We’ve since updated the chart in response to a suggestion by MIT economist David Autor (the most prominent researcher in this line of research and the discussant of our paper at the conference). The new version of the graph weights each occupation by the total number of hours worked by workers in each occupation, rather than by the total number of workers in each occupation, as we had done in the original version. As you can see, the switch from worker-weighted to hours-weighted occupations doesn’t have much visible impact on the chart:

In our paper, we express our concern that the smoothed lines, which have become the standard method for demonstrating job polarization, give an overly-optimistic view of just how well the occupational employment data fit the underlying data. (This is a point that was, as far as we are aware, first raised by economists Alexandru Lefter and Benjamin Sand.) We focused on the 1990s because that is the decade for which the data on job polarization are strongest, but we presented data for the 1980s and the 2000s, too.

As you can see by looking at the individual data points, even for the 1990s, the data are noisy; there are low-skill occupations that grew and low-skill occupations that shrank, middle-skill occupations that grew and middle-skill occupations that shrank, and high-skill occupations that grew and high-skill occupations that shrank. In the bottom 33 occupational skill percentiles, where the job polarization framework suggests that employment should be expanding, 12 actually saw declines. In the middle 34 skill percentiles, where we might expect to see declining employment, 8 groups show increases. Among the top 33 occupational skill groups, where we’d expect to see increases, 8 experienced employment declines.

The human eye would be hard-pressed to draw a U-shaped curve through the lines above. But, of course, we have statistical techniques to help us cope with exactly these kinds of circumstances. What concerned us is that in the work we’ve seen in this area, we have yet to see any researchers report how well the smoothed lines actually fit the data, that is, provide some metric for “goodness of fit.” So, we estimated a standard regression (a cubic in the percentile of the occupational wage distribution) and reported that the resulting line had an R-squared of 0.176 (roughly, the model explains 17.6 percent of the variation in the data). Using the new hours-based weighting scheme, the R-squared is a bit higher at 0.184.

In his post, Matthews is pretty impressed by the fit and writes: “Even a simple regression shows that 17.6 percent of the change in the groups’ shares is due to technological change…” At this point, we are arguing about what is large and what is small and reasonable minds can disagree. But, in such circumstances, proponents of job polarization should, in our view, present the actual employment changes (the diamonds in our version of the chart) alongside the smoothed lines and report some measure of the goodness of fit of the corresponding smoothed lines. As we see it, the smoothed lines in the chart are a fairly weak reed on which to hang a comprehensive theory of wage inequality, but readers of this work need to be provided the scatter plot and the goodness-of-fit measures to be in a position to evaluate for themselves.

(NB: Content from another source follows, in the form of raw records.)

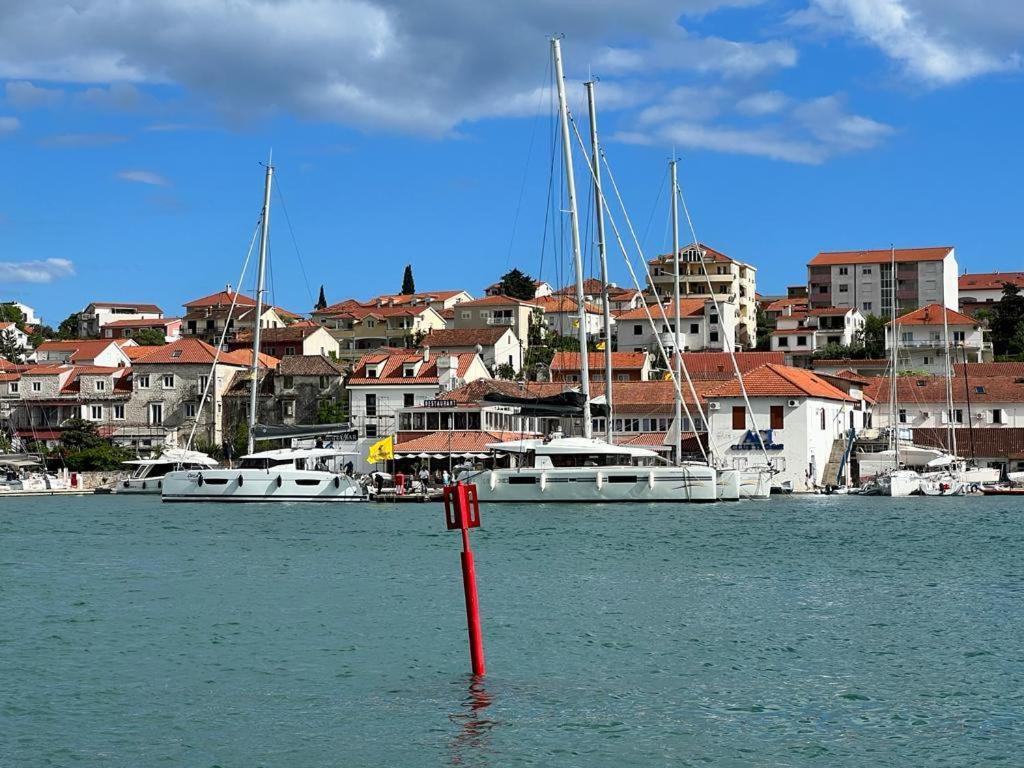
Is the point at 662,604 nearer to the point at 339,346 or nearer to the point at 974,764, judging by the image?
the point at 974,764

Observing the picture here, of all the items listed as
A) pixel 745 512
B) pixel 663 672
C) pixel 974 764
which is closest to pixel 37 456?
pixel 745 512

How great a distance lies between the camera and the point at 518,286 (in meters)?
138

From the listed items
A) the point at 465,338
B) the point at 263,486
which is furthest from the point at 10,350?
the point at 263,486

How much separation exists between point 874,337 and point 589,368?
32.8 meters

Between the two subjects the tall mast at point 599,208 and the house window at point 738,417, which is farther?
the house window at point 738,417

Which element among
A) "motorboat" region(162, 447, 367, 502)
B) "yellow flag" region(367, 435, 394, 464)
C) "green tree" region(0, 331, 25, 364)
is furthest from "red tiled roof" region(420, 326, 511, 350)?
"green tree" region(0, 331, 25, 364)

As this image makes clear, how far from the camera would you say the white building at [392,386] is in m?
84.6

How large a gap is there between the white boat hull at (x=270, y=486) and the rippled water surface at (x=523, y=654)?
20.6m

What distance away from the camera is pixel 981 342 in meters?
110

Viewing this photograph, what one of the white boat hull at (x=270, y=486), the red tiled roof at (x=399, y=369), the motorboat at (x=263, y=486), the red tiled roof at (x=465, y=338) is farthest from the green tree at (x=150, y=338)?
the white boat hull at (x=270, y=486)

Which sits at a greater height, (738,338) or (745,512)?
(738,338)

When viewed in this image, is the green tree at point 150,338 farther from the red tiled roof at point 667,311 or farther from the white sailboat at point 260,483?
the white sailboat at point 260,483

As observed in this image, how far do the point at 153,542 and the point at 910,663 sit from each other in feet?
90.4

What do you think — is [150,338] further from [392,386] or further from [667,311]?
[392,386]
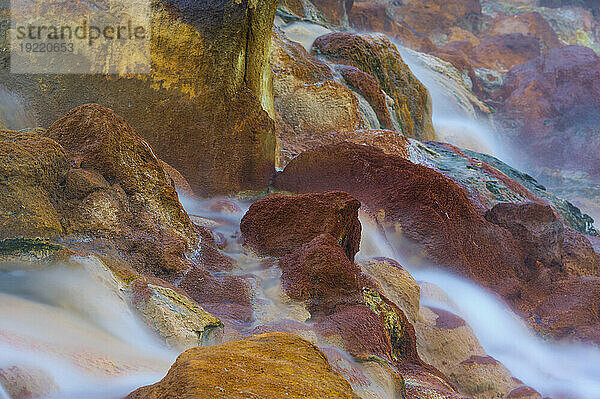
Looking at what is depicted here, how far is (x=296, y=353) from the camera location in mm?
2281

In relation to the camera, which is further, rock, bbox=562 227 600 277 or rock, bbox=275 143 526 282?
rock, bbox=562 227 600 277

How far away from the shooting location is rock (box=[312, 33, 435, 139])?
10023 mm

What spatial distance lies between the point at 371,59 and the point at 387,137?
11.5 feet

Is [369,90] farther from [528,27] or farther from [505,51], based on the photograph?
[528,27]

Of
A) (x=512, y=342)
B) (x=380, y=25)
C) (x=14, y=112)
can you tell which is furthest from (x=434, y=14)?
(x=14, y=112)

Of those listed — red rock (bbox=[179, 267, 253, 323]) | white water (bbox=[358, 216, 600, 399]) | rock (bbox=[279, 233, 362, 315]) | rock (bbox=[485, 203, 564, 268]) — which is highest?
rock (bbox=[279, 233, 362, 315])

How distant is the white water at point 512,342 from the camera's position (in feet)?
15.9

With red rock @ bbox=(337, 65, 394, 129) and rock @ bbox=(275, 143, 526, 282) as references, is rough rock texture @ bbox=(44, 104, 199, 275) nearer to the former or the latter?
rock @ bbox=(275, 143, 526, 282)

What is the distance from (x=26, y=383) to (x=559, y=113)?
51.6ft

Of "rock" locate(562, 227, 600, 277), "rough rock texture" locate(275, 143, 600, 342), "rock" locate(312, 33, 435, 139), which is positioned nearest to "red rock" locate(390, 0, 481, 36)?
"rock" locate(312, 33, 435, 139)

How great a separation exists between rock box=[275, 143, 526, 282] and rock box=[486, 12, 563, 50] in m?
19.3

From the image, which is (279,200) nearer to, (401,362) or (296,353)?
(401,362)

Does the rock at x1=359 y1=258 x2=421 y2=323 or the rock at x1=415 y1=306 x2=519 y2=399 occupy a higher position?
the rock at x1=359 y1=258 x2=421 y2=323

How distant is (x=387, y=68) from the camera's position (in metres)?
10.5
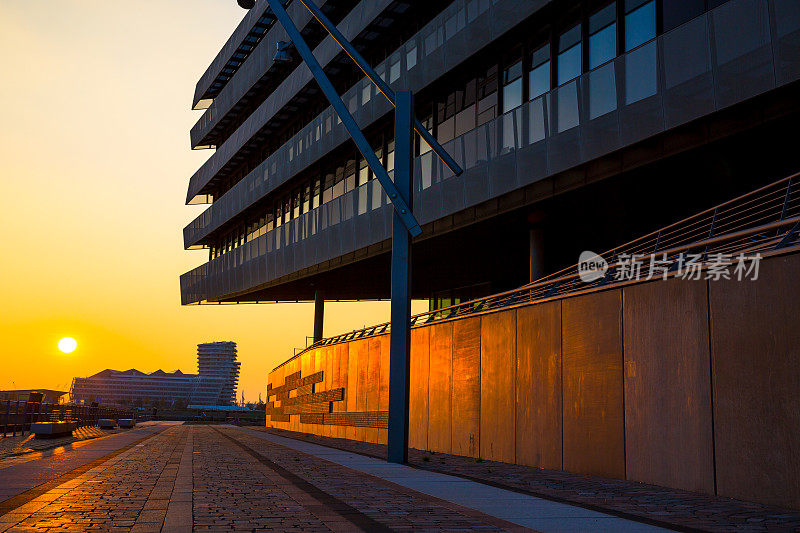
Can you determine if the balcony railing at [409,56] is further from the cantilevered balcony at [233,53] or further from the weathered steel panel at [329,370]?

As I said, the 1990s is the decade for which the data best fit the “job polarization” story, and as John emphasized in his post, the story fares poorly in the 2000s. Here, for example, is the corresponding chart for the data for the 2000s:

For the 2000s, the goodness-of-fit falls by more than half to just 0.072. For the 2000s, then, the model explains very little of the observed variation in the data and, as emphasized in the earlier post, does not show the U-shaped pattern that the theory predicts. In other words, the data for the 2000s—the decade that ought to matter most to current policy debates—provide essentially no hint of support for “job polarization.” It is unfortunate that Matthews chose not to report the much worse fit for the 2000s, which ought to be the one most relevant to his policy-oriented readership.